Latest: Striking Bus Éireann workers supported by union's €40m fund

Update 3.30pm: It was revealed today that Unite has amassed a €40 million strike fund to support members during industrial disputes.

The news comes as workers in Bus Éireann are on a fifth day of industrial action in protest at the unilateral imposition of a cuts package.

"As our members spend another day on the picket lines, they need to know that they have the full support of 1.4 million Unite members across Britain and Ireland,"said Unite general secretary Len McCluskey.

"Over a number of years, Unite has amassed a €40 million strike fund to support members during industrial disputes. I am sending a clear message to employers: when our members are in dispute, they not only have right on their side – they also have financial might on their side.

"I hope that the Irish Government will see sense, start treating Bus Éireann as the vital strategic asset it is, and invest in its services accordingly. But our members will not be bullied to the table by threats.

"They are fighting not only for their own futures, but for the right of communities throughout Ireland to a decent public transport system that provides a quality service and quality jobs. They have my full support in that battle - and the backing of a €40 million strike fund."

Update 1.30pm: Irish Rail has said they will not be affected by strike action tomorrow.

Earlier we reported that all three transport bodies, Irish Rail, Bus Eireann and Dublin Bus will be taking part in a group demonstration outside Leinster House.

However, Irish Rail has contacted our publication via Twitter to confirm there will be no disruption to their services tomorrow.

Update: 1pm: The head of the National Bus and Rail Union says he may not be able to stop his members at Irish Rail and Dublin Bus from going on a 'wild cat' strike.

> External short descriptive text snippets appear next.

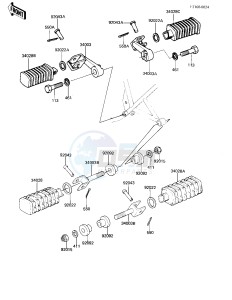 KZ 305 A [CSR] (A1-A2) [CSR] drawing FOOTRESTS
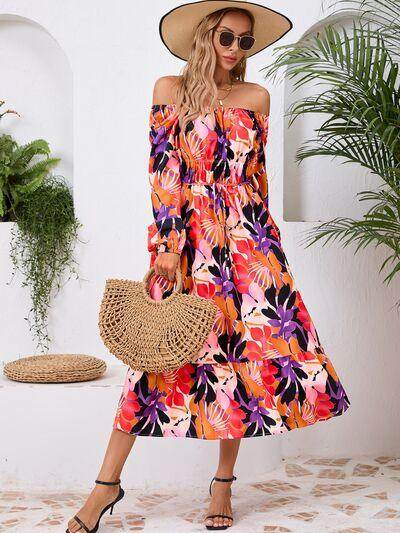 Stylish Printed Long Sleeve Midi Dress for All Occasions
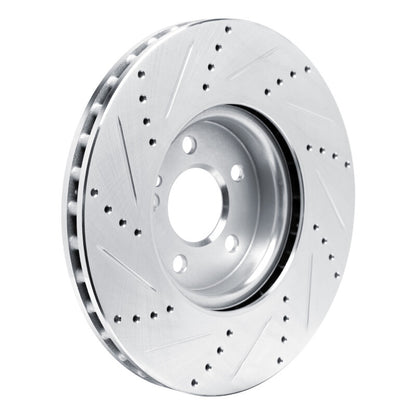 R1 Concepts R1 19-25 Mercedes-Benz A220 Front Right Drilled & Slotted Silver Brake Rotor
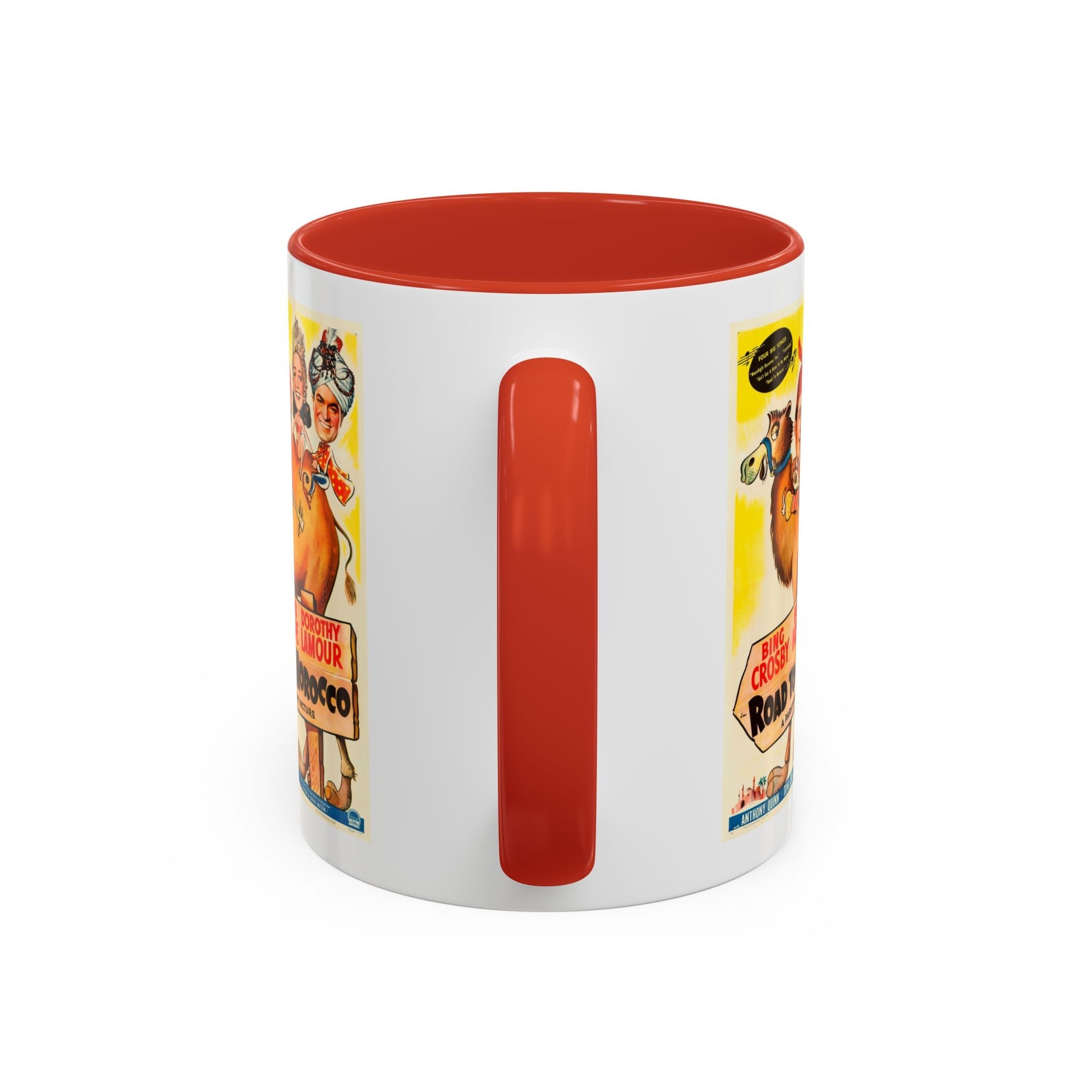 Cult Classic Movie Poster Art Accent Coffee Mug (11, 15oz) - Road To Morocco 1942 - POPvault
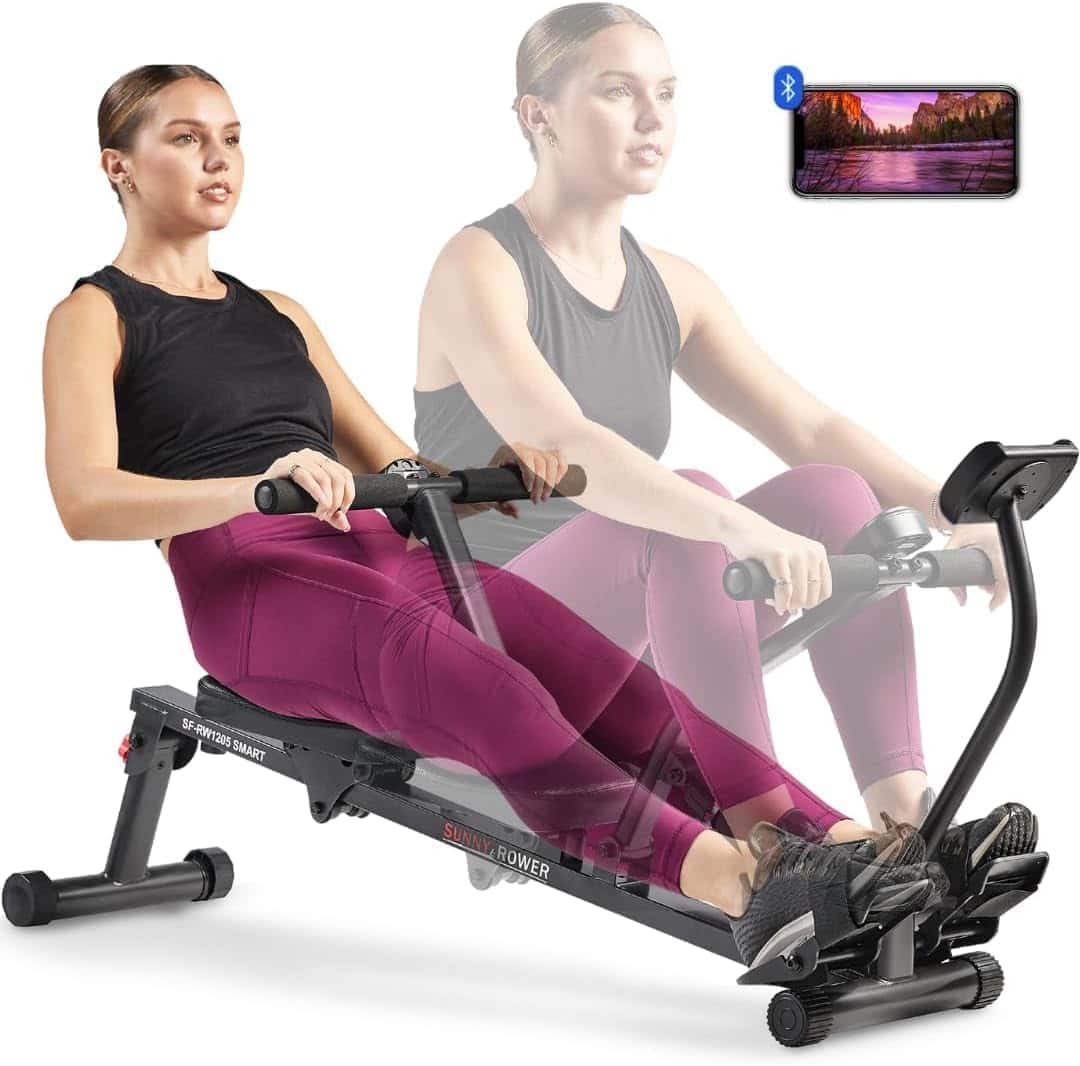 Sunny Health & Fitness Máquina de Remo Compacta y Ajustable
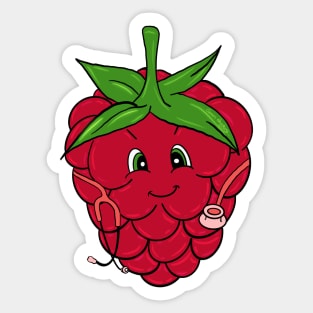 Doctor Raspberry Sticker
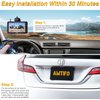 AMTIFO Wireless Backup Camera Touch Key - 5 Inch Split Screen Monitor Truck Rear View Camera Waterproof Clear Night Vision Car Rever Camera System DIY Guide Lines A6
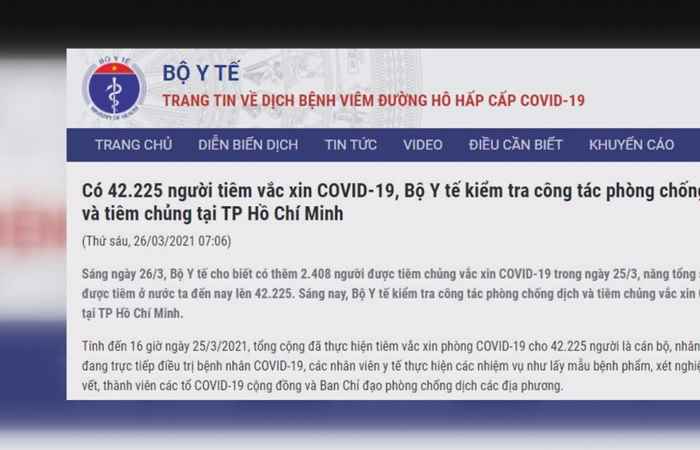 Bản tin chung tay phòng chống dịch Covid - 19 (26-03-2021)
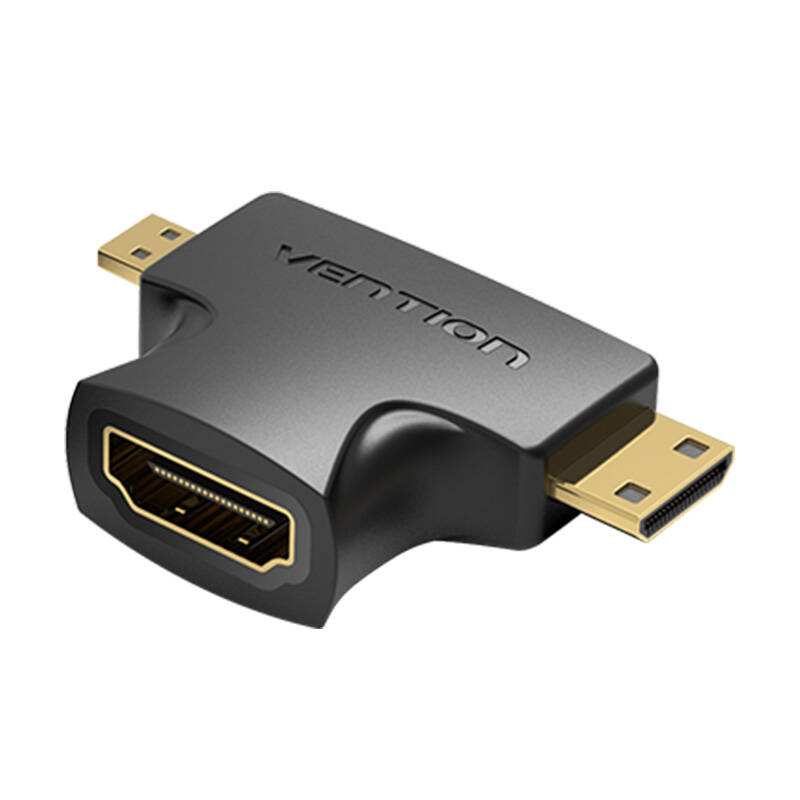 HDMI - Mini/Micro HDMI adapter 2u1 Vention AGFB0 (crni)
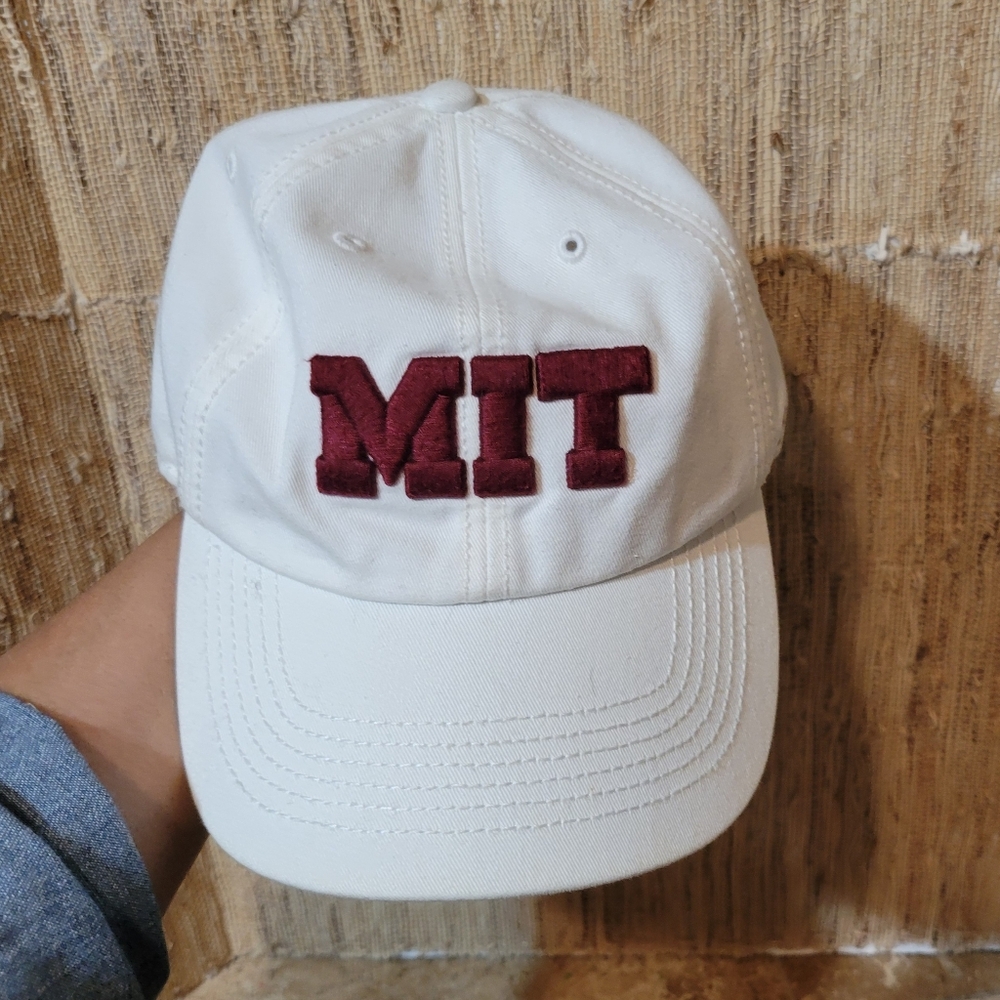 Massachusetts Institute of Technology 47 Brand Baseball Hat Large Size (White)
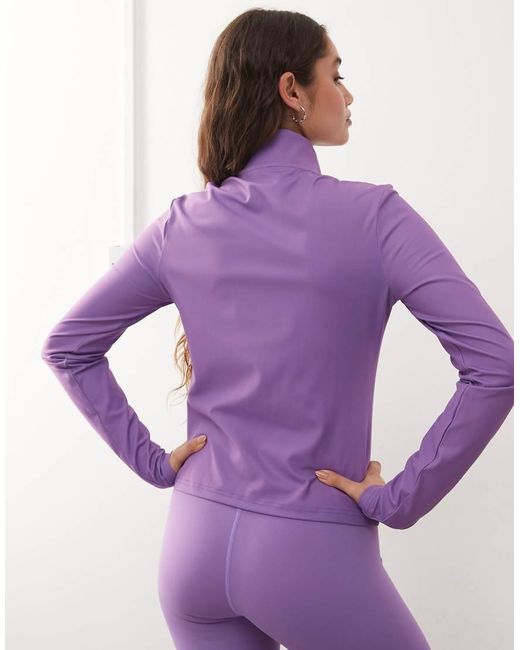OOSC Purple Infinite Cropped Zipped Jacket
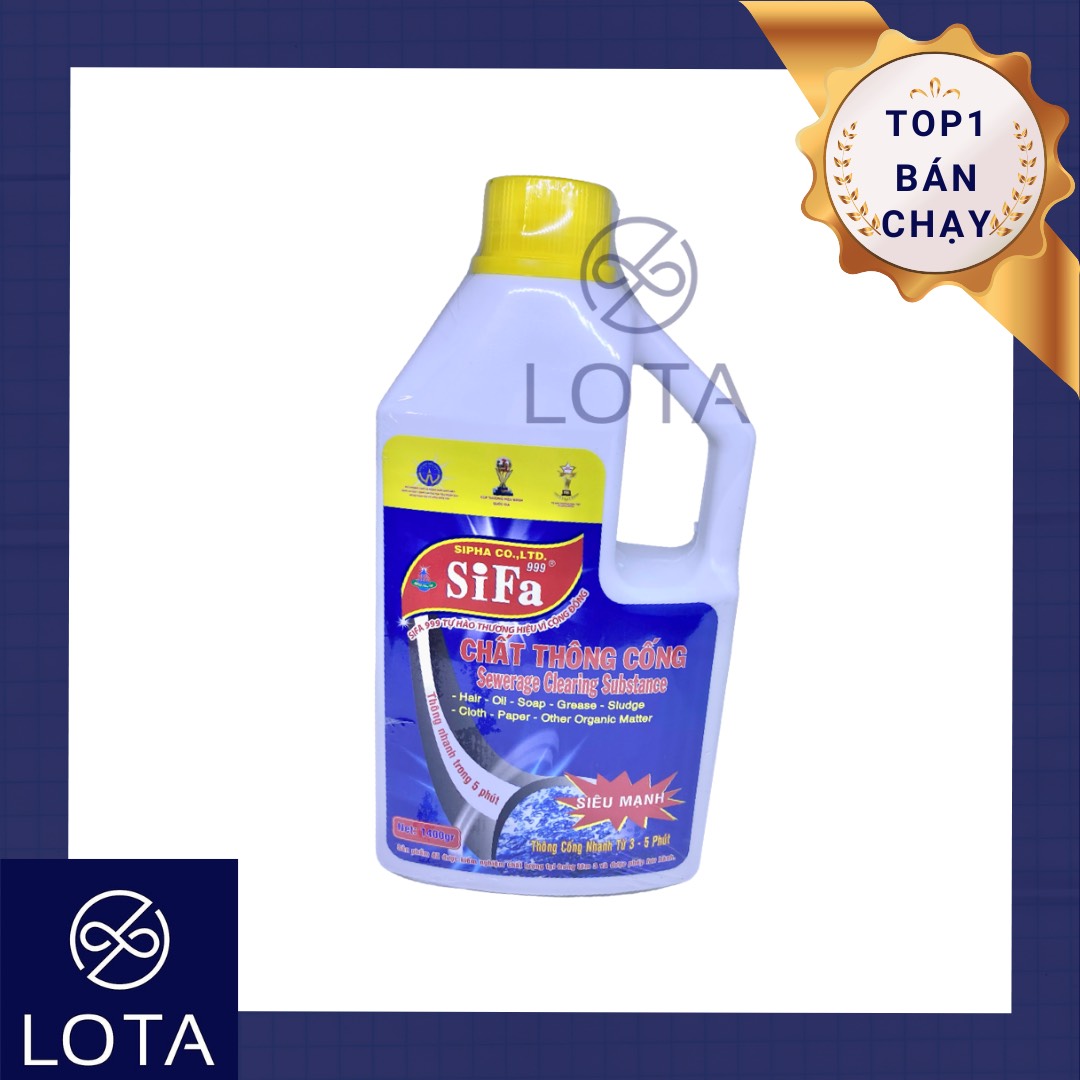 DUNG DỊCH THÔNG CỐNG SIFA CỰC MẠNH CỰC NHANH, nước thông bồn cầu nghẹt, đồ thông lavabo tắc nghẽn chất làm phân hủy tóc rác bồn rửa chén bát hóa chất làm tiêu tóc rác gây nghẹt ống nước hỗ trợ thoát nước vệ sinh phòng nhà tắm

Bus Éireann workers are into day five of an all-out, indefinite strike.

SIPTU is to ballot its members in Irish Rail and Dublin Bus, following a threat yesterday by Bus Éireann that compulsory redundancies may be unavoidable.

But Dermot O'Leary from the NBRU won't be balloting his members on legal advice.

And he says the longer the strike continues, the more likely it is that others in the sector will join the picket lines: "My members in Irish Rail and Dublin Bus are extremely angry that we have now gone into five days.

"I'm trying to hold the line with those members, now five days, six days, seven days, I don’t know how long I will be able to hold that.

"But it would be remiss of me not to explain to the public, at least, and the politicians that are listening to this, that I won't be able to hold that line forever.

"There is a moral obligation on me here, and I will come under pressure from that moral obligation alone."

Latest 12pm: Siptu has confirmed it is legal for staff in Irish Rail and Dublin Bus to go on sympathy strike with Bus Éireann staff.

All three CIE firms will be disrupted tomorrow as workers join a group demonstration outside Leinster House.

Protests could become more permanent as union colleagues across the industry are balloted on the possibility of properly joining the dispute and cancelling services.

Siptu's Willie Noone says all transport workers have a right to take part.

We wouldn't have gone down this road with it.

We're getting an unusual reaction to an unusual situation," said Noone.

"They're not willing to stand by and let Bus Éireann just be sold off to the lowest bidder."

Update: 9.22am: Siptu has warned there is a level of anger in the transport sector that has not been seen in decades.

The trade union says Irish Rail and Dublin Bus workers are demanding to show their support for their Bus Eireann colleagues whose strike has entered its fifth day.

Staff from all three CIE firms will join together for a demonstration outside Leinster House tomorrow while the Transport Minister discusses the issue inside.

Siptu's Willie Noone says it reflects a feeling of solidarity among workers.

Earlier: The Bus Eireann strike has entered its fifth day, amid fears it could spread to Dublin Bus and Irish Rail.

Bus Eireann management is suggesting it may be forced to make compulsory redundancies if unions do not agree to cost cutting measures.

The NBRU says "all bets are off" if the company tries to axe jobs in the troubled company.

SIPTU is balloting its members at Dublin Bus and Irish Rail on taking industrial action in support of Bus Eireann workers.

Dermot O'Leary of the NBRU says he is also exploring that option: "If I'm honest, I'm unsure of the legalities around such a ballot in the first place.

"I am seeking legal advice at the moment from our legal people to see if we are able to even do that."